[Records start]
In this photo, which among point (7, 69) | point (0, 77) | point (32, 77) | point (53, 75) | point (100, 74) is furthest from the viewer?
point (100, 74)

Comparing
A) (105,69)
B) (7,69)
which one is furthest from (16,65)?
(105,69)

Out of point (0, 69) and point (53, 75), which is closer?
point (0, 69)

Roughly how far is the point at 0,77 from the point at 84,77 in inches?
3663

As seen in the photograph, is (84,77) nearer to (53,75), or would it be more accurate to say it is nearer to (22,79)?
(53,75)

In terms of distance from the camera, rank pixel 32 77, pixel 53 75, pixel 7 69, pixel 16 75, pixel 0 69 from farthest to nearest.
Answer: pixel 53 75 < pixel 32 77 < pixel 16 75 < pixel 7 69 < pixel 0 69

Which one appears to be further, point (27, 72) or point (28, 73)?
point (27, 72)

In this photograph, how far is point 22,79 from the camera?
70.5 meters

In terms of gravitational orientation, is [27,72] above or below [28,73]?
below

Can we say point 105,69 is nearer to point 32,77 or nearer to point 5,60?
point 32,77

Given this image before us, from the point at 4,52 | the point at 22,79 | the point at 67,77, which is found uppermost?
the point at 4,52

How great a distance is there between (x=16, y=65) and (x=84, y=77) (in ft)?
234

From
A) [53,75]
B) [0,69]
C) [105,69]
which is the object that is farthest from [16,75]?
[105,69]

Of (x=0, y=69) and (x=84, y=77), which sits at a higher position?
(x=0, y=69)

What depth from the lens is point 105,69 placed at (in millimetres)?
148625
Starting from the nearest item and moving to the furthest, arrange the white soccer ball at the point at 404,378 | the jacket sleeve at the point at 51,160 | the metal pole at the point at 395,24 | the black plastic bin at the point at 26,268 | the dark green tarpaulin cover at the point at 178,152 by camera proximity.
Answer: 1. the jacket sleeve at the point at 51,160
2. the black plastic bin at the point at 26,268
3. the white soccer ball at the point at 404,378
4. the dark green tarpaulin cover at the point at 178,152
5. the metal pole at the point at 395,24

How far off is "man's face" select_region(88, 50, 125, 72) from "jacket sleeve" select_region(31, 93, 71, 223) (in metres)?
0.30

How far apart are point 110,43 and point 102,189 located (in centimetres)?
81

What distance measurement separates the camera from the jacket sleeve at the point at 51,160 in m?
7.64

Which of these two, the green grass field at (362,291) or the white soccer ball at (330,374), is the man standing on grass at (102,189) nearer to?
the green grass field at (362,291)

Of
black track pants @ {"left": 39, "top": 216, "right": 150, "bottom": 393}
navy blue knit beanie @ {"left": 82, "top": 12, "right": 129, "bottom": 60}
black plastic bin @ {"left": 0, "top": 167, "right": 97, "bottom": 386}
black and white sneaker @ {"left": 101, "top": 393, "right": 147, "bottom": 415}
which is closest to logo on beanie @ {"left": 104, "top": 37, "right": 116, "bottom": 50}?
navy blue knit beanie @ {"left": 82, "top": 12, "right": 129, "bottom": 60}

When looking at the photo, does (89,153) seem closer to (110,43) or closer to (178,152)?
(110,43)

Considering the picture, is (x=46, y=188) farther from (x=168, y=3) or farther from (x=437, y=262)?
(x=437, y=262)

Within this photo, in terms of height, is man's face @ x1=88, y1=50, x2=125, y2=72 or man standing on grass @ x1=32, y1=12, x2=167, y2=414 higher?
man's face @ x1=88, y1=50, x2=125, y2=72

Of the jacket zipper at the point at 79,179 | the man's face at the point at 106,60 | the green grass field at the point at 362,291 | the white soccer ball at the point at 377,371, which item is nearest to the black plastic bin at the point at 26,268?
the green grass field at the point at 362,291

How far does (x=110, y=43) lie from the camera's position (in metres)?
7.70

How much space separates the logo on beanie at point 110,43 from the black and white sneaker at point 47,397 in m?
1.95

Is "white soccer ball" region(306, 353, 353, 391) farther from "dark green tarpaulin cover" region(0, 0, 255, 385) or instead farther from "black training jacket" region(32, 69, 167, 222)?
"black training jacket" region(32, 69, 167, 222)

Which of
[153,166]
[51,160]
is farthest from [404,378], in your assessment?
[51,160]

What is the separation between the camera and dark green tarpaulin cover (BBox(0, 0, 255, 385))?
[Records end]
_Given task_
Transcribe all of the items above without changing a single word.

_Exercise solution_
In this photo, which among point (7, 69) | point (0, 77) | point (32, 77) | point (53, 75) | point (100, 74) is furthest from the viewer?
point (100, 74)

Comparing
A) (105,69)
B) (7,69)
which one is furthest from (16,65)?
(105,69)

Out of point (0, 69) and point (53, 75), which is closer?
point (0, 69)

Roughly how far is the point at 0,77 from the point at 84,77 in inches?
3663

As seen in the photograph, is (84,77) nearer to (53,75), or would it be more accurate to say it is nearer to (22,79)?
(53,75)

In terms of distance from the camera, rank pixel 32 77, pixel 53 75, pixel 7 69, pixel 16 75, pixel 0 69 from farthest to nearest.
Answer: pixel 53 75 < pixel 32 77 < pixel 16 75 < pixel 7 69 < pixel 0 69

Which one appears to be further, point (27, 72) or point (28, 73)?
point (27, 72)

In this photograph, how far is point 22,79 from the camera?
70.5 meters

In terms of gravitational orientation, is [27,72] above or below [28,73]?
below

Can we say point 105,69 is nearer to point 32,77 or nearer to point 5,60?
point 32,77

Given this image before us, from the point at 4,52 | the point at 22,79 | the point at 67,77, which is found uppermost?
the point at 4,52

How great a distance is there between (x=16, y=65) and (x=84, y=77) (in ft)?
234

From
A) [53,75]
B) [0,69]
C) [105,69]
which is the object that is farthest from [16,75]?
[105,69]

Of (x=0, y=69) and (x=84, y=77), which sits at a higher position?
(x=0, y=69)

What depth from the lens is point 105,69 placed at (in millimetres)?
148625
Starting from the nearest item and moving to the furthest, arrange the white soccer ball at the point at 404,378 | the jacket sleeve at the point at 51,160 | the metal pole at the point at 395,24 | the black plastic bin at the point at 26,268 | the dark green tarpaulin cover at the point at 178,152 by camera proximity.
Answer: 1. the jacket sleeve at the point at 51,160
2. the black plastic bin at the point at 26,268
3. the white soccer ball at the point at 404,378
4. the dark green tarpaulin cover at the point at 178,152
5. the metal pole at the point at 395,24

How far off is "man's face" select_region(88, 50, 125, 72) from "jacket sleeve" select_region(31, 93, 71, 223) (in metres)?
0.30

How far apart are point 110,43 and point 102,189 located (in centimetres)?
81

What distance measurement separates the camera from the jacket sleeve at the point at 51,160 in m?
7.64

Which of these two, the green grass field at (362,291) or the white soccer ball at (330,374), is the man standing on grass at (102,189) nearer to?
the green grass field at (362,291)

Of
black track pants @ {"left": 39, "top": 216, "right": 150, "bottom": 393}
navy blue knit beanie @ {"left": 82, "top": 12, "right": 129, "bottom": 60}
black plastic bin @ {"left": 0, "top": 167, "right": 97, "bottom": 386}
black and white sneaker @ {"left": 101, "top": 393, "right": 147, "bottom": 415}
which is closest to logo on beanie @ {"left": 104, "top": 37, "right": 116, "bottom": 50}?
navy blue knit beanie @ {"left": 82, "top": 12, "right": 129, "bottom": 60}

When looking at the photo, does (89,153) seem closer to (110,43) or closer to (178,152)?
(110,43)

Considering the picture, is (x=46, y=188) farther from (x=168, y=3) or farther from (x=437, y=262)?
(x=437, y=262)

Within this photo, in terms of height, is man's face @ x1=88, y1=50, x2=125, y2=72 or man standing on grass @ x1=32, y1=12, x2=167, y2=414 higher?
man's face @ x1=88, y1=50, x2=125, y2=72

Of the jacket zipper at the point at 79,179 | the man's face at the point at 106,60 | the green grass field at the point at 362,291 | the white soccer ball at the point at 377,371, which item is nearest to the black plastic bin at the point at 26,268?
the green grass field at the point at 362,291

How far does (x=110, y=43) lie from the camera's position (in metres)?
7.70

How much space separates the logo on beanie at point 110,43 from the black and white sneaker at point 47,397 in m?
1.95

Is "white soccer ball" region(306, 353, 353, 391) farther from "dark green tarpaulin cover" region(0, 0, 255, 385) or instead farther from "black training jacket" region(32, 69, 167, 222)?
"black training jacket" region(32, 69, 167, 222)

Which of
[153,166]
[51,160]
is farthest from [404,378], in your assessment?
[51,160]

What is the separation between the camera and dark green tarpaulin cover (BBox(0, 0, 255, 385))?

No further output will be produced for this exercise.